Document excerpt:
>>
The land for miles around is flat. There are substantial numbers of majestic trees, although they are reasonably far apart and couldn’t be referred to as woods or forest. The land is dusty and sandy, although there are areas of richer soil.

namacunde_field

The rainy season is from late November to April and in June 2010 pools of water still sat alongside parts of the road although these pools had clearly diminished in size since April and would probably dry up in due course. In the first half of each of 2008, 2009 and 2010 Cunene province suffered terribly from flooding. The floods are destructive, sweeping away crops, roads and homes, leaving tens of thousands homeless. Ondjiva has a number of tented camps housing flood victims, with many people waiting years to be rehoused. Currently, Chinese labourers are building enormous dykes around Ondjiva in order to keep flood water out of the town. Namacunde has no such protection. Perhaps, in due course, some of the diverted water will be captured and used to provide a more permanent water supply.
<<
Continue the passage about Namacunde and the flooding in Cunene province, picking up after its final sentence. The records can be left aside; nothing here depends on them.

Items:
>>
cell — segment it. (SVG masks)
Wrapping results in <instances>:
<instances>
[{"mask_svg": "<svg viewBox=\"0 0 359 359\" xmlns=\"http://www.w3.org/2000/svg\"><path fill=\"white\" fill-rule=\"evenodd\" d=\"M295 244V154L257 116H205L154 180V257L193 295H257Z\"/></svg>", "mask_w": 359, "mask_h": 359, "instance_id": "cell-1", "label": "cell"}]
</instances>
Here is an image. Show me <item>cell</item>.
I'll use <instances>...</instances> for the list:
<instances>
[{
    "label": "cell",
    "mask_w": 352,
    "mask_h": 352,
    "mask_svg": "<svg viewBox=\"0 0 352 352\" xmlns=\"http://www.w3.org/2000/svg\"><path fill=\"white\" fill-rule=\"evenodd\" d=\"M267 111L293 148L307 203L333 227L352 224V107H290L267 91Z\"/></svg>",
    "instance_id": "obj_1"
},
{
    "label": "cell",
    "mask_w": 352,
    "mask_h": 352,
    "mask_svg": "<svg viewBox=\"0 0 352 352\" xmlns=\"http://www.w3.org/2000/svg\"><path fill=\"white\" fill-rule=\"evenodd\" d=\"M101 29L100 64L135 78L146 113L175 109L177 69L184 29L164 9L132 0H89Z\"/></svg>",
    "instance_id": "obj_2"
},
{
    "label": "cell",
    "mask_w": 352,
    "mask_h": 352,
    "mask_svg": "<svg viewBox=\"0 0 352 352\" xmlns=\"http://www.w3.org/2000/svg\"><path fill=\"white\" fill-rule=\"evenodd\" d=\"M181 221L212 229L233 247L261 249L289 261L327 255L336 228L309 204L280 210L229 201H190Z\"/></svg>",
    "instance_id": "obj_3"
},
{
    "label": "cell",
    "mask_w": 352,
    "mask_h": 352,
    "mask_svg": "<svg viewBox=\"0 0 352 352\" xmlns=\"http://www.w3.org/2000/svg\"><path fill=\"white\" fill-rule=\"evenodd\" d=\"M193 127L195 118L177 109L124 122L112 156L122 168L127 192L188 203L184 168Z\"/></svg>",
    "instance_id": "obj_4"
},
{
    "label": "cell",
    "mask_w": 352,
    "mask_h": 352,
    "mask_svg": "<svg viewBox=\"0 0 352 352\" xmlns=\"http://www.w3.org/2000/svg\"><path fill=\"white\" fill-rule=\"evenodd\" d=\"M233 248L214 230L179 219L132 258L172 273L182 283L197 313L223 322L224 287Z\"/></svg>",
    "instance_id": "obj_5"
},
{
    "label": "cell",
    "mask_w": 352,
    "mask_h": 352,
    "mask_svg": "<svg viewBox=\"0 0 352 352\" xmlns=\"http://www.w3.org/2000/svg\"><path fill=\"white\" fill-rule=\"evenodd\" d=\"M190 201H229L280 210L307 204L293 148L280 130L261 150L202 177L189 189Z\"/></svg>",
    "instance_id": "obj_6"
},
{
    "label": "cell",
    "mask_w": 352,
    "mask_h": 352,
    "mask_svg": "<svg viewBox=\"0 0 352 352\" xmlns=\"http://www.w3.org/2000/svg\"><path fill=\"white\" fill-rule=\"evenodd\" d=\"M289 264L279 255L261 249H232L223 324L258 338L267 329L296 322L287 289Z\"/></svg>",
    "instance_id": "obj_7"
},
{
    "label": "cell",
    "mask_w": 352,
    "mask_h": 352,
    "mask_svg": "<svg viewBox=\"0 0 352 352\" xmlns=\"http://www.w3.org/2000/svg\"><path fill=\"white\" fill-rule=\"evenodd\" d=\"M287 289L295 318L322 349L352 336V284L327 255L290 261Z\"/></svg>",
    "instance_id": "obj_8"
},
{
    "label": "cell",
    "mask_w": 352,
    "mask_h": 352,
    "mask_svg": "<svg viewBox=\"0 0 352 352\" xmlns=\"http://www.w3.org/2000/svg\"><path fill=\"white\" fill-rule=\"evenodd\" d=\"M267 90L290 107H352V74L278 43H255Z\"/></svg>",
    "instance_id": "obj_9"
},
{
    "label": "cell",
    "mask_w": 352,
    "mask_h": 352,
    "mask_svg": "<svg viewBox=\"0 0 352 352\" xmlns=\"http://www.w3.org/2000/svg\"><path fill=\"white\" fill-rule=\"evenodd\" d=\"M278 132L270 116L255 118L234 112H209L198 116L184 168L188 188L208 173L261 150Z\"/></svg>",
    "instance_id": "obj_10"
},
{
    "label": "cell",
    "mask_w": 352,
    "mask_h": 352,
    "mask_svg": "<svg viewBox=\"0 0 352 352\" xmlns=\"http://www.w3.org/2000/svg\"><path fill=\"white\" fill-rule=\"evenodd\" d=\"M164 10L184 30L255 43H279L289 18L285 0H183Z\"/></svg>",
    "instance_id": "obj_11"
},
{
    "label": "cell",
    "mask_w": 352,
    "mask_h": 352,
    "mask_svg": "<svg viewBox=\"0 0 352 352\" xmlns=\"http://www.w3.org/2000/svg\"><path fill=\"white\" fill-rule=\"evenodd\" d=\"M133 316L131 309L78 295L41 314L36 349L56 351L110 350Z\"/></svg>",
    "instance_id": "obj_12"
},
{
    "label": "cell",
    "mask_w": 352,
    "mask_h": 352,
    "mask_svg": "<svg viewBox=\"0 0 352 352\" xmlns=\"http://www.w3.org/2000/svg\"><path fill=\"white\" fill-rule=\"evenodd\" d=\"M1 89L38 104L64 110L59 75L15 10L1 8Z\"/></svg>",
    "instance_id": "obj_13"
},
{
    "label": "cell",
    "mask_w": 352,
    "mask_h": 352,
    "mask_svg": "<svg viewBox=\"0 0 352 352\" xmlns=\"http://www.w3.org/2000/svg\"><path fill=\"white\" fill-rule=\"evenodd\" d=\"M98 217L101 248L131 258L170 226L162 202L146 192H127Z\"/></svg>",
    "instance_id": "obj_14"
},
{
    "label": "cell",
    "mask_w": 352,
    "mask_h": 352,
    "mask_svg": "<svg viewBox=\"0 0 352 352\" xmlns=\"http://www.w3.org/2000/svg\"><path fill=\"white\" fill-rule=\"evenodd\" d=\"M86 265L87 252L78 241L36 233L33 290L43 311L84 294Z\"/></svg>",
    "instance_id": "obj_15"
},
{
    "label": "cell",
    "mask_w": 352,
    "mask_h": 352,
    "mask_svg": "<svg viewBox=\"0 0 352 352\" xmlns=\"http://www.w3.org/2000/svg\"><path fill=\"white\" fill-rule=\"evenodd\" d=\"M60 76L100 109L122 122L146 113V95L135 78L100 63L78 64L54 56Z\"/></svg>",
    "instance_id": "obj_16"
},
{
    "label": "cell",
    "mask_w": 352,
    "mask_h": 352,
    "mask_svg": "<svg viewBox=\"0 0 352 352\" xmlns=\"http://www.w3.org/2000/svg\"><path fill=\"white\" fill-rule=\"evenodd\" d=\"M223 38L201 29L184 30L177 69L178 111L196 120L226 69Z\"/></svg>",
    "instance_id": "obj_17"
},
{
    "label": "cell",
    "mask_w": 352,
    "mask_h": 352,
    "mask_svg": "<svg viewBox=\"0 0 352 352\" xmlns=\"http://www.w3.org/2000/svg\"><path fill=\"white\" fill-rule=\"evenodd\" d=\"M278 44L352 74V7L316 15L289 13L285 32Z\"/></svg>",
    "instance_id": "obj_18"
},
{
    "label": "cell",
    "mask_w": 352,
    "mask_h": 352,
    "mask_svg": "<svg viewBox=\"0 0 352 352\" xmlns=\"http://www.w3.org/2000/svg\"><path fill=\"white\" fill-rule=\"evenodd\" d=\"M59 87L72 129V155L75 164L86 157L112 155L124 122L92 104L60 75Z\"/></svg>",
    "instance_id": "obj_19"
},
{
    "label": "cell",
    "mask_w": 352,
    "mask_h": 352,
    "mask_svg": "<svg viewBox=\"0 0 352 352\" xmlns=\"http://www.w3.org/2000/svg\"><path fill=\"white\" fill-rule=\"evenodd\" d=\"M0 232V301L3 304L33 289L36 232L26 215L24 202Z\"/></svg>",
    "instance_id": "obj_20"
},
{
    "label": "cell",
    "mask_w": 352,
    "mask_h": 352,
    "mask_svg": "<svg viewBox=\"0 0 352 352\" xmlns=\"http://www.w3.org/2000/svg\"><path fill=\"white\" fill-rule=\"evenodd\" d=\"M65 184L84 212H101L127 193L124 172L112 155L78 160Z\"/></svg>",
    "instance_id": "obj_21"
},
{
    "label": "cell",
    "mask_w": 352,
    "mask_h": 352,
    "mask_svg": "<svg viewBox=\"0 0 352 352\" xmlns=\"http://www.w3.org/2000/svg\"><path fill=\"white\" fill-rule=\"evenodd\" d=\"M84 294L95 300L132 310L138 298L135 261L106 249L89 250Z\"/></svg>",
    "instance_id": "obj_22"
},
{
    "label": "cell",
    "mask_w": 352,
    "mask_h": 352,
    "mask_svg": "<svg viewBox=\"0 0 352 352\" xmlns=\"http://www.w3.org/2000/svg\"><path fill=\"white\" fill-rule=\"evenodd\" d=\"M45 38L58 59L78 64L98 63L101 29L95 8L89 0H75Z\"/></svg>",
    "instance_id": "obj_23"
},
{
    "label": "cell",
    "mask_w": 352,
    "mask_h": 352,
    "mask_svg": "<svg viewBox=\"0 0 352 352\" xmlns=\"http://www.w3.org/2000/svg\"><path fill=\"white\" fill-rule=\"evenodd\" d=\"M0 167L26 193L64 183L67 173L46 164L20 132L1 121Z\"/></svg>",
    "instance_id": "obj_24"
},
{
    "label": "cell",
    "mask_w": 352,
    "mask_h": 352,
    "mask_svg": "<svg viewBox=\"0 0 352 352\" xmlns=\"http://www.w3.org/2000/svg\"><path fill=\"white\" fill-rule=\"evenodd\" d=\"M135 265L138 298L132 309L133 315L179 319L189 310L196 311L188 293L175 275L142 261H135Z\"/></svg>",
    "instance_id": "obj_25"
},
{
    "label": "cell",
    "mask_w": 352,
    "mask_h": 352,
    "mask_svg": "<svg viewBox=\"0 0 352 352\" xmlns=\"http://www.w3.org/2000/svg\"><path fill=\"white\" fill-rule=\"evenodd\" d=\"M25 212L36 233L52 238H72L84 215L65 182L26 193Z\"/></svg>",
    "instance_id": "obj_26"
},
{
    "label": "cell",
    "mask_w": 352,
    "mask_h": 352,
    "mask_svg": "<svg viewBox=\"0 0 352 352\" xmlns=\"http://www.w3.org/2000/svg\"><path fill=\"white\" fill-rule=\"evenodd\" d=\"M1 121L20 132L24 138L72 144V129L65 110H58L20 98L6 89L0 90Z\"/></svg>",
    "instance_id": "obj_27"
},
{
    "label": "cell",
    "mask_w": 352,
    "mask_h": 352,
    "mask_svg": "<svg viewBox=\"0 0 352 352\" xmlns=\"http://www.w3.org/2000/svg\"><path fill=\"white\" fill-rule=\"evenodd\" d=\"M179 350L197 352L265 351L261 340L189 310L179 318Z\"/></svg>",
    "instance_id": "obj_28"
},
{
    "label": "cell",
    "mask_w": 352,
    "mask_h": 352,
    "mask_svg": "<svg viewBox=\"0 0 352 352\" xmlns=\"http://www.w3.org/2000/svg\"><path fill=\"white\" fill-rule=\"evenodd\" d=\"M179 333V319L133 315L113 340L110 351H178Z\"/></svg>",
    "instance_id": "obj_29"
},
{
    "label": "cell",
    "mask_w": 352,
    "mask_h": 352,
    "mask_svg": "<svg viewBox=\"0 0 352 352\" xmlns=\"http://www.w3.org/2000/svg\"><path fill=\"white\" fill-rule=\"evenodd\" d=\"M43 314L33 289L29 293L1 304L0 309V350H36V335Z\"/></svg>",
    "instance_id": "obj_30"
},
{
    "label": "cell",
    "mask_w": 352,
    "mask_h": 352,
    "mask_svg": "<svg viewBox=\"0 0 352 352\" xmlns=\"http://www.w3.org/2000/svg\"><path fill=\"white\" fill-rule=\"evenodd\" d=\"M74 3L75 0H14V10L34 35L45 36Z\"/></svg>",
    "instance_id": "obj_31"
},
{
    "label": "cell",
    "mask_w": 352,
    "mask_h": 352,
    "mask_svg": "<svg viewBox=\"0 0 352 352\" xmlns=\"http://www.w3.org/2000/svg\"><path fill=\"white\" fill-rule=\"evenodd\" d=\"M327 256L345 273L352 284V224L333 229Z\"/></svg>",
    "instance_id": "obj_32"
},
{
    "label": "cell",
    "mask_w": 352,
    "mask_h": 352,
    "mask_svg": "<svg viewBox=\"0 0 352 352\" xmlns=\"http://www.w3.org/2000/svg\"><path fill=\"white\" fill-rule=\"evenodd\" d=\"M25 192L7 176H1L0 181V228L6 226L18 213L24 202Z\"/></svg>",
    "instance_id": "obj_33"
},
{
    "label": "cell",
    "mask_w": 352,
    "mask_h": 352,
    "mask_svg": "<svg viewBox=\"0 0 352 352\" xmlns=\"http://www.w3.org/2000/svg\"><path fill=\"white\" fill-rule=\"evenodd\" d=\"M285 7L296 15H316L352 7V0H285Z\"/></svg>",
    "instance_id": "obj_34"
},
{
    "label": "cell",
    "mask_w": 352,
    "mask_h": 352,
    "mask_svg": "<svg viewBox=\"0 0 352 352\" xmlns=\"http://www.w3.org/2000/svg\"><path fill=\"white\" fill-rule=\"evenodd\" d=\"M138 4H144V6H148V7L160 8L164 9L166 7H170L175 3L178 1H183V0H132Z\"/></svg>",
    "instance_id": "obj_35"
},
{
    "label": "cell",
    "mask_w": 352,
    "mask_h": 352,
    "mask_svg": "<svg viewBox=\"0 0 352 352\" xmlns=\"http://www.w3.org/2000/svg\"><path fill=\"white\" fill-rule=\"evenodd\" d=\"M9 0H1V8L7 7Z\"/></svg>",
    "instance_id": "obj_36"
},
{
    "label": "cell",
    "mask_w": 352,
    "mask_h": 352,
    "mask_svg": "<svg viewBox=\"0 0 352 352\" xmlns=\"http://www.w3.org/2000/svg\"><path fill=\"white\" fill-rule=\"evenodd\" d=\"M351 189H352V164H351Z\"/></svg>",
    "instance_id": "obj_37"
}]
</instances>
<<
Output of the task:
namacunde_huts_distant

Prior to the Civil War (1975-2002) Cunene province was a reasonably fertile area and perhaps it might be again in the future. Commercial farming has stagnated because of marketing and transport difficulties; shortages of seed, fertilizer; and the impact of the Civil War on planting, harvesting, and yields. Land mines and fear of attack forced many farmers to reduce the areas under cultivation, especially fields distant from villages, and to abandon harvesting some planted areas. Also, the movement of country people to safer urban areas resulted in the over cultivation of lands and reduced farming yields. In contrast, on the Namibian side of the border one can see much more extensive arable areas, a wider variety of crops and a more successful farming regime, so perhaps over time this position can be mirrored in Cunene province.